▶ [Task objective] Render as a numbered list only the lines of data from the one holding "Segment regions of" through the one holding "236L76 227L60 218H50L32", both included, leaving out any blank lines.

++++ Data excerpts

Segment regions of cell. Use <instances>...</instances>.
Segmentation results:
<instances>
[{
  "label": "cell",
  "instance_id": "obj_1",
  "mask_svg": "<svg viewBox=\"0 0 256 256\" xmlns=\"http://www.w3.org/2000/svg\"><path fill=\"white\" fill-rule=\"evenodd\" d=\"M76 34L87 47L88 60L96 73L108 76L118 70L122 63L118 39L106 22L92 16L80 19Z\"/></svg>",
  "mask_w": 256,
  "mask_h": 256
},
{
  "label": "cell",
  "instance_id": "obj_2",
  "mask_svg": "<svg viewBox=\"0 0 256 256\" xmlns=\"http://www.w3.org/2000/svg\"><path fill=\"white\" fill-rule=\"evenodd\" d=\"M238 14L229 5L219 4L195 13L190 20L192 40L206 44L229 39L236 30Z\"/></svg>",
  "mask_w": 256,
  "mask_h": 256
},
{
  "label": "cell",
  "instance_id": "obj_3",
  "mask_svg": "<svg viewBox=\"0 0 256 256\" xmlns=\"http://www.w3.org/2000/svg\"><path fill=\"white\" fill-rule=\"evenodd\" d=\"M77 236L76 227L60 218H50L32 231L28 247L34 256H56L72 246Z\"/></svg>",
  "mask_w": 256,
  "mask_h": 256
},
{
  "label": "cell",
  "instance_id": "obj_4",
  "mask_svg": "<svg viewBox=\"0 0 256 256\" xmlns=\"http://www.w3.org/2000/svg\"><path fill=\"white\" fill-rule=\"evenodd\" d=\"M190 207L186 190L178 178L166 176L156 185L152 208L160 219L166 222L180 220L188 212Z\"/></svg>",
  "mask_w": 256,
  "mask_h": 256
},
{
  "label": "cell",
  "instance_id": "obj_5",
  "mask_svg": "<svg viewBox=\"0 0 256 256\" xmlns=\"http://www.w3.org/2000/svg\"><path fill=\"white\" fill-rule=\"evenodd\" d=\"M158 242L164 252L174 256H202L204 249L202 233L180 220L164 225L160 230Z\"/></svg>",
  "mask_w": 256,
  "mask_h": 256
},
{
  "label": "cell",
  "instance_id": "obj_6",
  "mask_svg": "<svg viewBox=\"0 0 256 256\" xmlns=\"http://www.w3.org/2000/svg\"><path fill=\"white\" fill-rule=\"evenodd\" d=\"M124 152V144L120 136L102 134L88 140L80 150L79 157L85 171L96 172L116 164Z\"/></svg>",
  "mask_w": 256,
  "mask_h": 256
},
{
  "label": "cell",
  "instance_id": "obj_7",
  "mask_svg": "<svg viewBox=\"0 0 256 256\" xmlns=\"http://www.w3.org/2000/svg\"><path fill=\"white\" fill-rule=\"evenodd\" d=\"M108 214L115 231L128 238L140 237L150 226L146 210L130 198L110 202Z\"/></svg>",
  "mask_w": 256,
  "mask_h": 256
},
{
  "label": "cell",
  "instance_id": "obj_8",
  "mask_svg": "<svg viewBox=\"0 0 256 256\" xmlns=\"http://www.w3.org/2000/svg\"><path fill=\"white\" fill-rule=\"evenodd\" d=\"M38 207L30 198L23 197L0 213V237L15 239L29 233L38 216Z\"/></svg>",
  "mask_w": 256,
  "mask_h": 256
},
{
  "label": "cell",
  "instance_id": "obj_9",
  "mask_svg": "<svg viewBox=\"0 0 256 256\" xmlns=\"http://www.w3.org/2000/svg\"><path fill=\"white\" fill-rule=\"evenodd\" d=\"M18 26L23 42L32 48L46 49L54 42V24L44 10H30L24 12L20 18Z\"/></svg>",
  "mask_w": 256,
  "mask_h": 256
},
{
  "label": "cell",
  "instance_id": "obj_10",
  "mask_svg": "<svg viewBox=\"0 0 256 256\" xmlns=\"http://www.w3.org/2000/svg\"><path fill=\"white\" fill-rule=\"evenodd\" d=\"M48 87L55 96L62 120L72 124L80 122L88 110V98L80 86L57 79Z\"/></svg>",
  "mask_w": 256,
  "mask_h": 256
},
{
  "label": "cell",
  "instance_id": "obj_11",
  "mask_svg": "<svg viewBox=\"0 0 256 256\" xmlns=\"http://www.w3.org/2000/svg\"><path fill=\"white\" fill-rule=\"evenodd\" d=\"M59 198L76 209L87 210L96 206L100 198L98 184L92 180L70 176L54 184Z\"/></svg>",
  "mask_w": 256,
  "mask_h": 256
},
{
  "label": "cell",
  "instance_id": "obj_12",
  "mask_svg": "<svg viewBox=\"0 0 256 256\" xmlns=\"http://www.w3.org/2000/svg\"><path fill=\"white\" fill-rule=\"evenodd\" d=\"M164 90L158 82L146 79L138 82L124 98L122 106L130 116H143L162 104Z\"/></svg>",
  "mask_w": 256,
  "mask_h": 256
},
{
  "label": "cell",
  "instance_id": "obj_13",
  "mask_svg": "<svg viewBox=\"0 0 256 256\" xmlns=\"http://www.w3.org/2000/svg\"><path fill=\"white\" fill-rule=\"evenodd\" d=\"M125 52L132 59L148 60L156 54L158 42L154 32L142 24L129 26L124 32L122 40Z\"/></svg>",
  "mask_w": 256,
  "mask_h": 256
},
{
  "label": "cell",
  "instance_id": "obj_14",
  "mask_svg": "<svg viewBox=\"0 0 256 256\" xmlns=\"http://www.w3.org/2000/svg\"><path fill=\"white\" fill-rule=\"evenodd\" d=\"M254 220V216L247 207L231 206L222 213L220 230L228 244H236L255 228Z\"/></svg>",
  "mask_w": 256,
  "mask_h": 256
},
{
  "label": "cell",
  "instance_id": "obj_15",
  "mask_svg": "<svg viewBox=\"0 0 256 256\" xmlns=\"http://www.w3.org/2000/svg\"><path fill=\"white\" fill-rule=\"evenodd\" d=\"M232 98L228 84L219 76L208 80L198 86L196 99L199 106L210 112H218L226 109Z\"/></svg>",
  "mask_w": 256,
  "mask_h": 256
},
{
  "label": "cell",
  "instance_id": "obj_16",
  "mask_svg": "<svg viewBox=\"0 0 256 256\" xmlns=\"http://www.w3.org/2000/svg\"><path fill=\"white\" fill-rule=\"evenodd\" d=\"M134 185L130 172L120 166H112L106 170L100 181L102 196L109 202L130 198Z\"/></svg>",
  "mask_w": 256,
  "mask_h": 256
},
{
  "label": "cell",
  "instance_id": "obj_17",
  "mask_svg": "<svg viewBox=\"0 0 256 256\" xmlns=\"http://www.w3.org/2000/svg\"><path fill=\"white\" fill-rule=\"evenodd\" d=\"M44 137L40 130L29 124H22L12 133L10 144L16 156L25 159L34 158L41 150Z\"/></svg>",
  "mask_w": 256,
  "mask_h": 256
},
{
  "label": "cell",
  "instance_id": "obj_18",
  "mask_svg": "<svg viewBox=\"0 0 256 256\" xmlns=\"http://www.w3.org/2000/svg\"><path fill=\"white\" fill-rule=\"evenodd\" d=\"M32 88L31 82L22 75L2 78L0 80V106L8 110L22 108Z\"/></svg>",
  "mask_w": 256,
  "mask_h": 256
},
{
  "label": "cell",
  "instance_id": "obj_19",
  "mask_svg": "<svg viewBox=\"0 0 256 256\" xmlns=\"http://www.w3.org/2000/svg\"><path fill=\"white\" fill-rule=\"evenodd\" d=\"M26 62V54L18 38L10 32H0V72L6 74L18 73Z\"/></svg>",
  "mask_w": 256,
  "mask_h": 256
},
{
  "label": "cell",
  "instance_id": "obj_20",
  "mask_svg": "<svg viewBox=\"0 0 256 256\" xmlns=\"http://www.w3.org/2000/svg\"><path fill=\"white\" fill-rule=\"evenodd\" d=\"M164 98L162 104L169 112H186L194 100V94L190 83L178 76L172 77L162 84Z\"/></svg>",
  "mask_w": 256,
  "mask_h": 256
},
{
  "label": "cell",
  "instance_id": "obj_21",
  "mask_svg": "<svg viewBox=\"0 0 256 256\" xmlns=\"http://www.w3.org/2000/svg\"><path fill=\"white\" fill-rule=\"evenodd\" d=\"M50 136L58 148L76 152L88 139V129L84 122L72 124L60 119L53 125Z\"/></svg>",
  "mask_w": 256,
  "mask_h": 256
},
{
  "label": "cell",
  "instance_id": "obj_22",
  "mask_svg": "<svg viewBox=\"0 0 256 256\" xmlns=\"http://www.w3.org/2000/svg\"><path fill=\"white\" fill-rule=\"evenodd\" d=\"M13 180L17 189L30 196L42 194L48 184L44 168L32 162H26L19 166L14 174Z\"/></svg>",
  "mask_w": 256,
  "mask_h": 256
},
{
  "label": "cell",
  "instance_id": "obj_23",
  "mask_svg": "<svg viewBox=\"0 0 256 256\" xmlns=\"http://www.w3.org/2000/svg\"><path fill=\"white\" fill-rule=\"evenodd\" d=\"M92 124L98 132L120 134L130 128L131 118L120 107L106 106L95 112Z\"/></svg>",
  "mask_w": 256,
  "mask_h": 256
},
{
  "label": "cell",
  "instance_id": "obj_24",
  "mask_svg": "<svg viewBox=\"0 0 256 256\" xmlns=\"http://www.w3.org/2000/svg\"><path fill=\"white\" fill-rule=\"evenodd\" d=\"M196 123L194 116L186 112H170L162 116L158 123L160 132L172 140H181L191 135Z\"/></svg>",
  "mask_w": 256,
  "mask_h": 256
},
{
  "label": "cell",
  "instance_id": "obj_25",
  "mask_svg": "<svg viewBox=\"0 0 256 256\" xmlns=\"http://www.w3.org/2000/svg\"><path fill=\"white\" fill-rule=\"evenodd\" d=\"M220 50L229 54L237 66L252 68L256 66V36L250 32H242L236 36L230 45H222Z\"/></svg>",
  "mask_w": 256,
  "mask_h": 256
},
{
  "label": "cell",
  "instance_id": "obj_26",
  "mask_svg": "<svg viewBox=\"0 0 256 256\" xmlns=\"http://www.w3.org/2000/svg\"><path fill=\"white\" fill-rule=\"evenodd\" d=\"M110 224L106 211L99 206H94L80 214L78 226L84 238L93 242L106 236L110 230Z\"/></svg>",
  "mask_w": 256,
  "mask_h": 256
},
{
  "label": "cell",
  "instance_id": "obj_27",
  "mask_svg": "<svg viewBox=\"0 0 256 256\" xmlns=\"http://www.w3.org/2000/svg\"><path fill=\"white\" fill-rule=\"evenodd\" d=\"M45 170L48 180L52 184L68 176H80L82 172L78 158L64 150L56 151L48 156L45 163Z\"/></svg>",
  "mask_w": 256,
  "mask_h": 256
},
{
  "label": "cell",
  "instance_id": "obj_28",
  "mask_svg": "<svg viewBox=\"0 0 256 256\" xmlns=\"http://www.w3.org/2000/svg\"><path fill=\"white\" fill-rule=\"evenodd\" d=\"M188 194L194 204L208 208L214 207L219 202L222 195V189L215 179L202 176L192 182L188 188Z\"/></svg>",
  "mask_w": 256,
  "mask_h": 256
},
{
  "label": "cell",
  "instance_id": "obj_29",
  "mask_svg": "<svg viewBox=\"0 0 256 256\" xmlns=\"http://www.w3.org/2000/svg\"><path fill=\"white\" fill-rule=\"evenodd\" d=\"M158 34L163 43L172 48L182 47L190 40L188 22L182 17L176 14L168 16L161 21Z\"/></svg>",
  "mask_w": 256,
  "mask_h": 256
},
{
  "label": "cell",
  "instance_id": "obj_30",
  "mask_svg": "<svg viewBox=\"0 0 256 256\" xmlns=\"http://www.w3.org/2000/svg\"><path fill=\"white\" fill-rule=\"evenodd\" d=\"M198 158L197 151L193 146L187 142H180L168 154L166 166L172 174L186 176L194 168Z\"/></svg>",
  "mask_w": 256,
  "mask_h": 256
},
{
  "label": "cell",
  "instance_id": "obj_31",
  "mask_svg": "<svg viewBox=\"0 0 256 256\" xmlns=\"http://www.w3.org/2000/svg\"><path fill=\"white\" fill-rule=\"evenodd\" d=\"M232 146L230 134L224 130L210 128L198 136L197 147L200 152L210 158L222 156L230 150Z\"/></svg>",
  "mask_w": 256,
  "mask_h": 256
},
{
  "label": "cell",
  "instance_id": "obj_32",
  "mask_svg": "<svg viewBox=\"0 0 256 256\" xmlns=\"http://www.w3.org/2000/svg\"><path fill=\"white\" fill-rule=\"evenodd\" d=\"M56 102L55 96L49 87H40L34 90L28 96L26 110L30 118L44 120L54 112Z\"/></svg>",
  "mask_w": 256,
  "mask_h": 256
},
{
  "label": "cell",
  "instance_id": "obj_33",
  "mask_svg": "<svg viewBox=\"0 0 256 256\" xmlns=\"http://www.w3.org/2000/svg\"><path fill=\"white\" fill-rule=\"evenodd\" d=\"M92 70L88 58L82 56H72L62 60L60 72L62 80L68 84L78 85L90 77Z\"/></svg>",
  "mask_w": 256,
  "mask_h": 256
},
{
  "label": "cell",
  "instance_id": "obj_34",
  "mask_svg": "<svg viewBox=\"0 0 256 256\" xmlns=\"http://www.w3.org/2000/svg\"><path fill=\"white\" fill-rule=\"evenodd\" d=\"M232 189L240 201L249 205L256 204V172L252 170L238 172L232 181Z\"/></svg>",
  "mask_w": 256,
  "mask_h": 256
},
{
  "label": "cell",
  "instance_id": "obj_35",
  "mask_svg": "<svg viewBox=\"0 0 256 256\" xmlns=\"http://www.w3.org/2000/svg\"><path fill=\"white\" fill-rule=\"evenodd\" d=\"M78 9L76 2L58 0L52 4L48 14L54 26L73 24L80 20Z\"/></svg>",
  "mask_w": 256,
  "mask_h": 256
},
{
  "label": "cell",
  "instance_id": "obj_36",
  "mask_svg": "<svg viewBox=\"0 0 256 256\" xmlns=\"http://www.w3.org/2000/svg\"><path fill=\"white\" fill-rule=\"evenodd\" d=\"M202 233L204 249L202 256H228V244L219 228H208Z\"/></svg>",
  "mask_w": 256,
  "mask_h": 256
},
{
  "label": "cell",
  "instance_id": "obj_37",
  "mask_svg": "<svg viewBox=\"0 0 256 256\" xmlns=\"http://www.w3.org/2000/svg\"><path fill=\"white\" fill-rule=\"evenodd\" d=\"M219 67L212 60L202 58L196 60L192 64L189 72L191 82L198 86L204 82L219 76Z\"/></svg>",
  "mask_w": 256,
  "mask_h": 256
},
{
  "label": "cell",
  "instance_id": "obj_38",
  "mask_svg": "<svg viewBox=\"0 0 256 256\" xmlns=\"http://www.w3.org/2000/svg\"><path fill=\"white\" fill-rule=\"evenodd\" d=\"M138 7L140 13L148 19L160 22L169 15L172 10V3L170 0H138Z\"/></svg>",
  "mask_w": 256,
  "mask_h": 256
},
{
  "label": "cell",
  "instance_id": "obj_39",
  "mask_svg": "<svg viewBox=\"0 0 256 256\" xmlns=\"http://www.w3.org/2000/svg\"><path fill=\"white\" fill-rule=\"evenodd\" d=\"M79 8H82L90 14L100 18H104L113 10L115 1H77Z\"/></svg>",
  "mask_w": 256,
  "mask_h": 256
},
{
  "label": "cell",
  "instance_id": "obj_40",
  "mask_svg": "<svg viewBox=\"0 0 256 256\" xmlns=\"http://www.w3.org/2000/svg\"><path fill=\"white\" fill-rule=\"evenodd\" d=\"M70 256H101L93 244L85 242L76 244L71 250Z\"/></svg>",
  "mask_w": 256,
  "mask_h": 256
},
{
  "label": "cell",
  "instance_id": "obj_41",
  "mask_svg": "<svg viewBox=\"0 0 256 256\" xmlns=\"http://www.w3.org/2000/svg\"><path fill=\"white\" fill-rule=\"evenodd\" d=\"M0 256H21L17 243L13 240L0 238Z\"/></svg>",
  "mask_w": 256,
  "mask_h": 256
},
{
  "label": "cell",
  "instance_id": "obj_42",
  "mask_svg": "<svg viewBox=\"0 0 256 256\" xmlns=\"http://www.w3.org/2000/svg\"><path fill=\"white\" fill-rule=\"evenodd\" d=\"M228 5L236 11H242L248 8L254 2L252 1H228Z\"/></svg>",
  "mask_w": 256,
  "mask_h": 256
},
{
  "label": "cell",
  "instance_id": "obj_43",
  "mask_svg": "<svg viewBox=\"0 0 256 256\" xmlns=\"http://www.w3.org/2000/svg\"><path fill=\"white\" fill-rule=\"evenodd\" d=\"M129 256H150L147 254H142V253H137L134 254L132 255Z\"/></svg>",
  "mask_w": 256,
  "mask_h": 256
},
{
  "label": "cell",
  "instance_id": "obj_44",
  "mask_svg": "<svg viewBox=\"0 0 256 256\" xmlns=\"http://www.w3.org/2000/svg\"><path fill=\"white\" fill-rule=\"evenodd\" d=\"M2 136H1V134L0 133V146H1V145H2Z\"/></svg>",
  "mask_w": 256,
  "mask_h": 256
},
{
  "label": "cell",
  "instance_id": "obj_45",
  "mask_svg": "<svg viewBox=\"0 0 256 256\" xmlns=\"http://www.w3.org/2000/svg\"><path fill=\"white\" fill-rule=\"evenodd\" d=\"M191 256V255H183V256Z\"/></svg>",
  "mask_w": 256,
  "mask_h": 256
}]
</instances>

++++++++
++++ Data excerpts

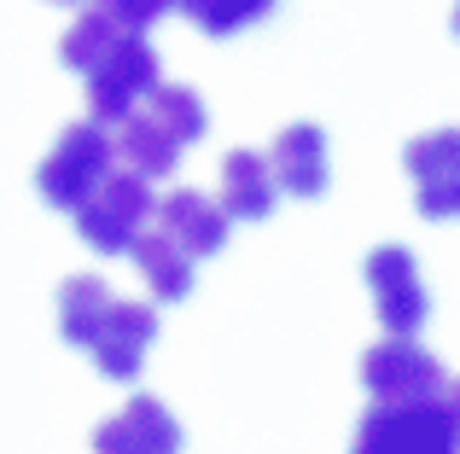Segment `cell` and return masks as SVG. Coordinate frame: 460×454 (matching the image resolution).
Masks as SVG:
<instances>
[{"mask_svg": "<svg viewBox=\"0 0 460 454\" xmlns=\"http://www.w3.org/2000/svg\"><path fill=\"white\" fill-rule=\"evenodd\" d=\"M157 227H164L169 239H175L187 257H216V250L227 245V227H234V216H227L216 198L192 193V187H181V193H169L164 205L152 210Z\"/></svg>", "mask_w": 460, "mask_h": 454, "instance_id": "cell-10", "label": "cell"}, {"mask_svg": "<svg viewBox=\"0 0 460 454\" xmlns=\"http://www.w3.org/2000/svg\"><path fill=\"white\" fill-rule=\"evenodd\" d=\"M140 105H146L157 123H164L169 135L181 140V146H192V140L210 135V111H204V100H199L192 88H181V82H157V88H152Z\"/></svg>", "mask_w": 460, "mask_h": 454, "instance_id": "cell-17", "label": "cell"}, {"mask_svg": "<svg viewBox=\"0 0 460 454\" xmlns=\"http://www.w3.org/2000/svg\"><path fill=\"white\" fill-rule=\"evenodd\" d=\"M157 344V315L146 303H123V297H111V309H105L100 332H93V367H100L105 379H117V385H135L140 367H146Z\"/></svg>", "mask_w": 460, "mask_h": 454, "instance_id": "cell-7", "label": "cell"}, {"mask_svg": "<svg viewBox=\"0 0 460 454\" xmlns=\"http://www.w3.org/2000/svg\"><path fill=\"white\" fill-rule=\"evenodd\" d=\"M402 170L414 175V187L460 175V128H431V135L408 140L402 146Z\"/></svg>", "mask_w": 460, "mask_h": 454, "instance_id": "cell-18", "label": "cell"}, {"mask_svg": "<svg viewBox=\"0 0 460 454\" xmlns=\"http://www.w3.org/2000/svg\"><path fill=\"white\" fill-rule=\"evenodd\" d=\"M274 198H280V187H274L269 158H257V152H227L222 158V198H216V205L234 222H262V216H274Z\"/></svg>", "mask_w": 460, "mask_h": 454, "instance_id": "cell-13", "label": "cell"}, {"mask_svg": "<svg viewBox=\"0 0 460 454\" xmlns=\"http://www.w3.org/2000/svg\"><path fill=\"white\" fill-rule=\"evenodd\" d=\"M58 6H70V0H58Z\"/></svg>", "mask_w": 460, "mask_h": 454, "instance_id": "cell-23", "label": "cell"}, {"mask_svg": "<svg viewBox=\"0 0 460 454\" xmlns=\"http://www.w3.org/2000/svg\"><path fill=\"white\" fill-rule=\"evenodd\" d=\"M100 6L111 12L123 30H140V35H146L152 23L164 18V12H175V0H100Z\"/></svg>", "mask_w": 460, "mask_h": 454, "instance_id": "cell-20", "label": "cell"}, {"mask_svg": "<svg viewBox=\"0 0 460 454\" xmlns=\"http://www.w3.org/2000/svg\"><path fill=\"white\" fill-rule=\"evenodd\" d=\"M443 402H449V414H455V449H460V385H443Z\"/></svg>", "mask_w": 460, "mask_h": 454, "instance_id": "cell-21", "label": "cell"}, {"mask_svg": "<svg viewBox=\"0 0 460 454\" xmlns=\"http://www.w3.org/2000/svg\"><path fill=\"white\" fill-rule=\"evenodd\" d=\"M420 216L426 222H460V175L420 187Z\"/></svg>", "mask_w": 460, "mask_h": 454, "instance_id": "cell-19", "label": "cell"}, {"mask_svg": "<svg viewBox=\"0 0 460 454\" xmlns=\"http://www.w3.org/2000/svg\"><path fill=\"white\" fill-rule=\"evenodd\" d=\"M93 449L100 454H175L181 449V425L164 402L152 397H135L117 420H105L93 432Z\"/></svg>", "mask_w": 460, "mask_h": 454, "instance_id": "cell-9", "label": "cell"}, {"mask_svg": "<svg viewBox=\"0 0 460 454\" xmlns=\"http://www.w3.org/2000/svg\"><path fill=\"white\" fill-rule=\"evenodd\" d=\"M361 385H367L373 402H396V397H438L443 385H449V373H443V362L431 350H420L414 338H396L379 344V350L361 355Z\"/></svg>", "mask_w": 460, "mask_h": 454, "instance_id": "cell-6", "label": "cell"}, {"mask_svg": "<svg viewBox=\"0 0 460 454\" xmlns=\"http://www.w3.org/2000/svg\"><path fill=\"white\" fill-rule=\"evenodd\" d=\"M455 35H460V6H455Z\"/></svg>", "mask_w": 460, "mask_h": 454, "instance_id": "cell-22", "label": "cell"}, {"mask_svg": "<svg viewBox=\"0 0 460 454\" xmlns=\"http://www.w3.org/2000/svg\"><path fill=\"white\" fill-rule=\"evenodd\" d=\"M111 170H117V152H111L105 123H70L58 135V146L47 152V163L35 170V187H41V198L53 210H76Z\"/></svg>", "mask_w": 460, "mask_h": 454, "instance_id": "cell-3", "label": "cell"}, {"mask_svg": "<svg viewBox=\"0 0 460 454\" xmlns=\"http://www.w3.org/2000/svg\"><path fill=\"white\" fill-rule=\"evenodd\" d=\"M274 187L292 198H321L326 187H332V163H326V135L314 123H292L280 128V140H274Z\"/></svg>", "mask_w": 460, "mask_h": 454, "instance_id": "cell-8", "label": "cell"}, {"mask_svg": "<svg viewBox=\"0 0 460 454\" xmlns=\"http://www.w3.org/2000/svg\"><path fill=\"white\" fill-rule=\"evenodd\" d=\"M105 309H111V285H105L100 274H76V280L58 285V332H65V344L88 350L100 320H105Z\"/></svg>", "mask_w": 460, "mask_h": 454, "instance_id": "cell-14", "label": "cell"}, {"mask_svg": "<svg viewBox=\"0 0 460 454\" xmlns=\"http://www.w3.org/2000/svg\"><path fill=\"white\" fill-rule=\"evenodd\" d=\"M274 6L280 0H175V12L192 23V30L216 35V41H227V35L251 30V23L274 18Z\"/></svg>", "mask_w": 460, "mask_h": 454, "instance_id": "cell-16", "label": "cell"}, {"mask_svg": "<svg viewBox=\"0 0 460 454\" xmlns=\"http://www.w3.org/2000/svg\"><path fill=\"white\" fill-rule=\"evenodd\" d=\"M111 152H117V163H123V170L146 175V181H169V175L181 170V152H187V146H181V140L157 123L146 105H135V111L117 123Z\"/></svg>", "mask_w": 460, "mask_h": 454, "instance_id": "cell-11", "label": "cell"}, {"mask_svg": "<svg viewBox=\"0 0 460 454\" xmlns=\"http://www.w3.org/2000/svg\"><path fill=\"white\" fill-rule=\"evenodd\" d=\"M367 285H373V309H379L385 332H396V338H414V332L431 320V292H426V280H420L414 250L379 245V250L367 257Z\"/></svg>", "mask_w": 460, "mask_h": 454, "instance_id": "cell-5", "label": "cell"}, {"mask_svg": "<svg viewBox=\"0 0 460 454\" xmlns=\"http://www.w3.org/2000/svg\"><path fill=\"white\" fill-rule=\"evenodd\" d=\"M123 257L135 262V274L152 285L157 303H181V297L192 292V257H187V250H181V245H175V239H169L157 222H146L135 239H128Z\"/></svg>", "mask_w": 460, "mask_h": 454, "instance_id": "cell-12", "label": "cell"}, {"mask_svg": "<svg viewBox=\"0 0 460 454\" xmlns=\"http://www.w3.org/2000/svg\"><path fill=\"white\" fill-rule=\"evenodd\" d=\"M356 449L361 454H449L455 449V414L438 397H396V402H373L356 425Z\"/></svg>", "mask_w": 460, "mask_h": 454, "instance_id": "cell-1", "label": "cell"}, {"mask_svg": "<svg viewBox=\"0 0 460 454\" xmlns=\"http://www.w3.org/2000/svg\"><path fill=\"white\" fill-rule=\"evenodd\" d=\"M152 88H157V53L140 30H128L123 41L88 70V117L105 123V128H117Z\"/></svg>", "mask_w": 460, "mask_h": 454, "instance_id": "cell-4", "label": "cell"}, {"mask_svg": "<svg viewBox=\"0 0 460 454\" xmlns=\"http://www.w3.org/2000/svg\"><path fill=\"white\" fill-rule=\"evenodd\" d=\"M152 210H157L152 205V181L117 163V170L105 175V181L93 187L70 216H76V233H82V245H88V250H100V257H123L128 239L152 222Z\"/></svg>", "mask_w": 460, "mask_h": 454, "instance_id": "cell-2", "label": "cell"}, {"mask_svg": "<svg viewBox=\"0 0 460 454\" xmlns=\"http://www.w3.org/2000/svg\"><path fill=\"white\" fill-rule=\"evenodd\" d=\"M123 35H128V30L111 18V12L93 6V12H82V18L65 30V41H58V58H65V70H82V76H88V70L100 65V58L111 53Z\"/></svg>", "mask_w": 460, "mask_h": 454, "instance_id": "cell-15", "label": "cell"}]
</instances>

++++++++

▶ [Result for this exercise]
1. Segment regions of cell. Use <instances>...</instances>.
2. Segmentation results:
3. <instances>
4. [{
5.   "label": "cell",
6.   "instance_id": "obj_1",
7.   "mask_svg": "<svg viewBox=\"0 0 256 256\" xmlns=\"http://www.w3.org/2000/svg\"><path fill=\"white\" fill-rule=\"evenodd\" d=\"M76 34L87 47L88 60L96 73L108 76L118 70L122 63L118 39L106 22L92 16L80 19Z\"/></svg>",
8.   "mask_w": 256,
9.   "mask_h": 256
10. },
11. {
12.   "label": "cell",
13.   "instance_id": "obj_2",
14.   "mask_svg": "<svg viewBox=\"0 0 256 256\" xmlns=\"http://www.w3.org/2000/svg\"><path fill=\"white\" fill-rule=\"evenodd\" d=\"M238 14L229 5L219 4L195 13L190 20L192 40L206 44L229 39L236 30Z\"/></svg>",
15.   "mask_w": 256,
16.   "mask_h": 256
17. },
18. {
19.   "label": "cell",
20.   "instance_id": "obj_3",
21.   "mask_svg": "<svg viewBox=\"0 0 256 256\" xmlns=\"http://www.w3.org/2000/svg\"><path fill=\"white\" fill-rule=\"evenodd\" d=\"M77 236L76 227L60 218H50L32 231L28 247L34 256H56L72 246Z\"/></svg>",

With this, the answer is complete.